**What you should do**
Pull every line of text from the listing below, copied word for word, and leave the pictures out of your answer.

**Data provided**
■ ■ ■
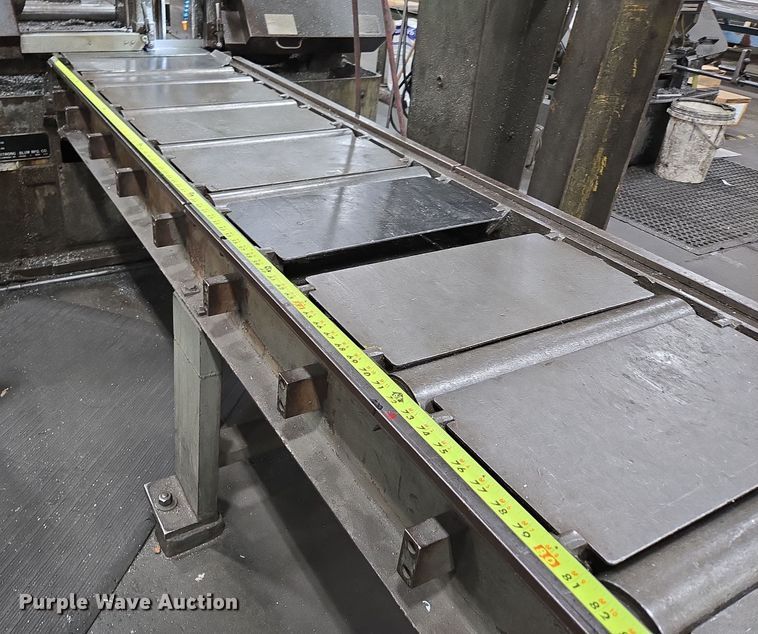 image for item DP6291 Armstrong - Blum MFG. Co. Marvel 15A8 metal bandsaw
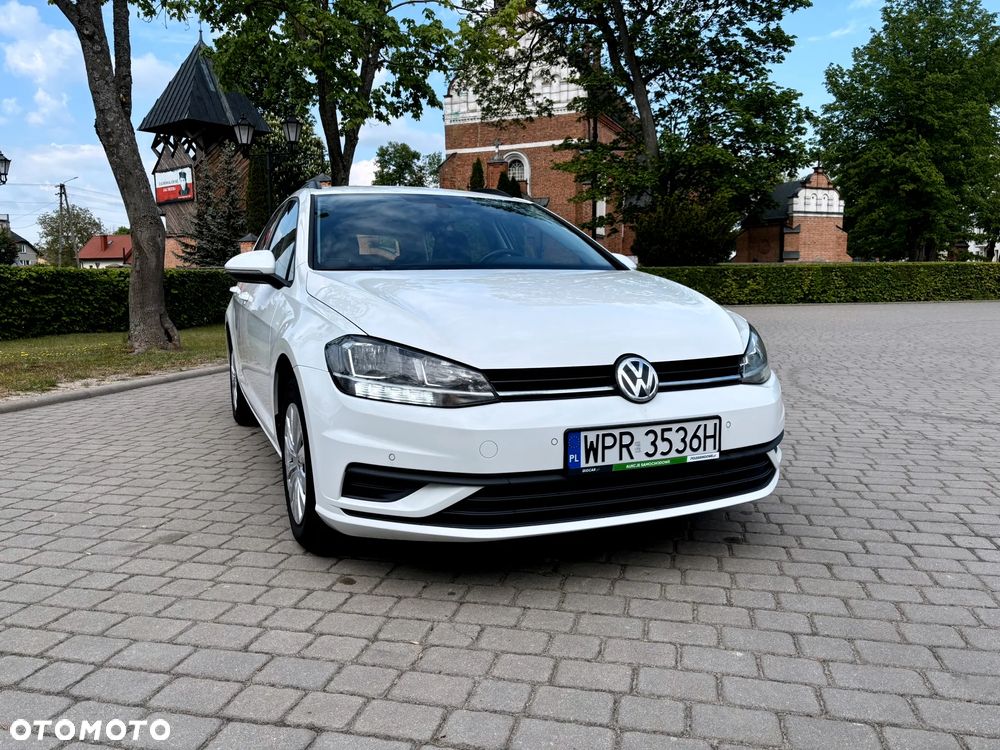 Volkswagen Golf 1.6 TDI BMT Trendline - 1
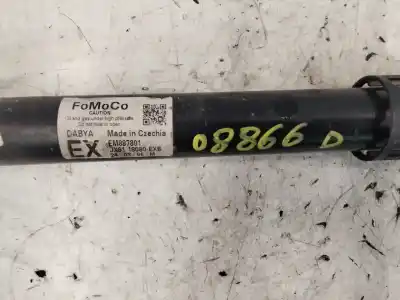 Автозапчасти б/у правый задний амортизатор за ford focus active ссылки oem iam jx61-18080exb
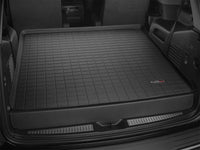 Thumbnail for WeatherTech 15+ Chevrolet Tahoe/GMC Yukon/Cadillac Escalade Cargo Liners - Black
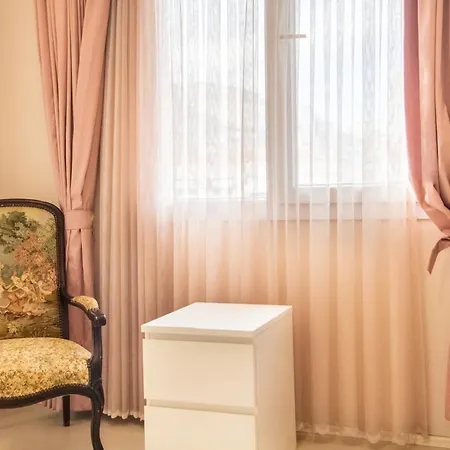 Apartment Magnificent Studio Flat In Konak *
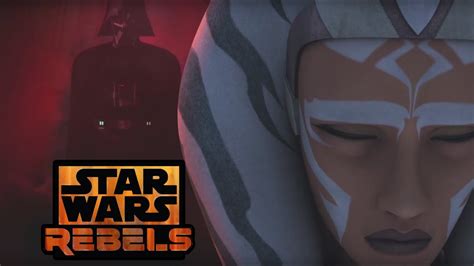 Star Wars Rebels Season 2 Epic Trailer Darth Vader Vs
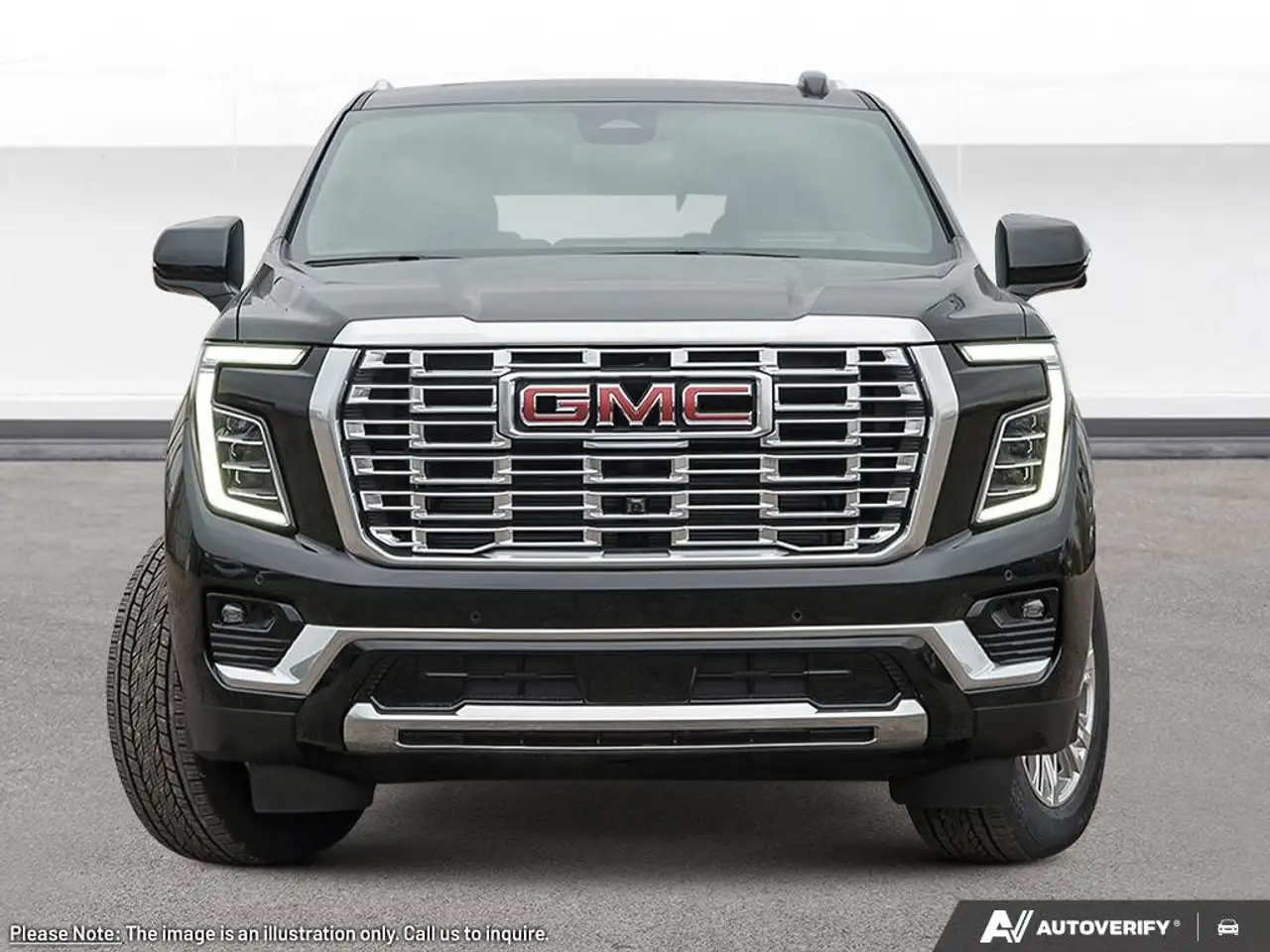 GMC Yukon снимка GMC Yukon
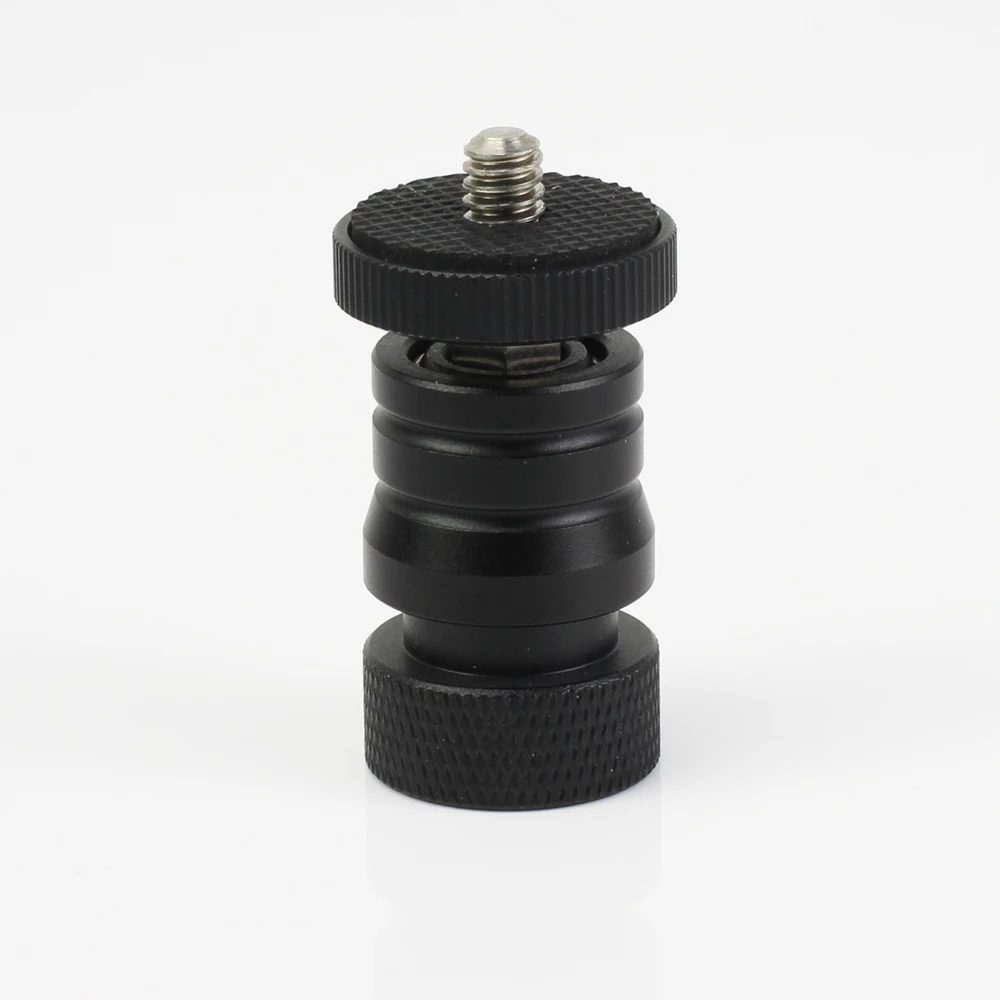 Мини быстросъемный компактный адаптер с разъемом 1/4 &quotQR fr DSLR Спортивная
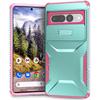 Защитный чехол-книжка для телефона Pixel 9 Pro и Google 7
■ ■ ■
**Task response**
 image for item DP6291 Armstrong - Blum MFG. Co. Marvel 15A8 metal bandsaw
 Volkswagen Golf 1.6 TDI BMT Trendline - 1
 Автозапчасти б/у правый задний амортизатор за ford focus active ссылки oem iam jx61-18080exb
 Thumbnail for WeatherTech 15+ Chevrolet Tahoe/GMC Yukon/Cadillac Escalade Cargo Liners - Black
 Apartment Magnificent Studio Flat In Konak *
 Star Wars Rebels Season 2 Epic Trailer Darth Vader Vs
 GMC Yukon снимка GMC Yukon
 Мини быстросъемный компактный адаптер с разъемом 1/4 &quotQR fr DSLR Спортивная
 Защитный чехол-книжка для телефона Pixel 9 Pro и Google 7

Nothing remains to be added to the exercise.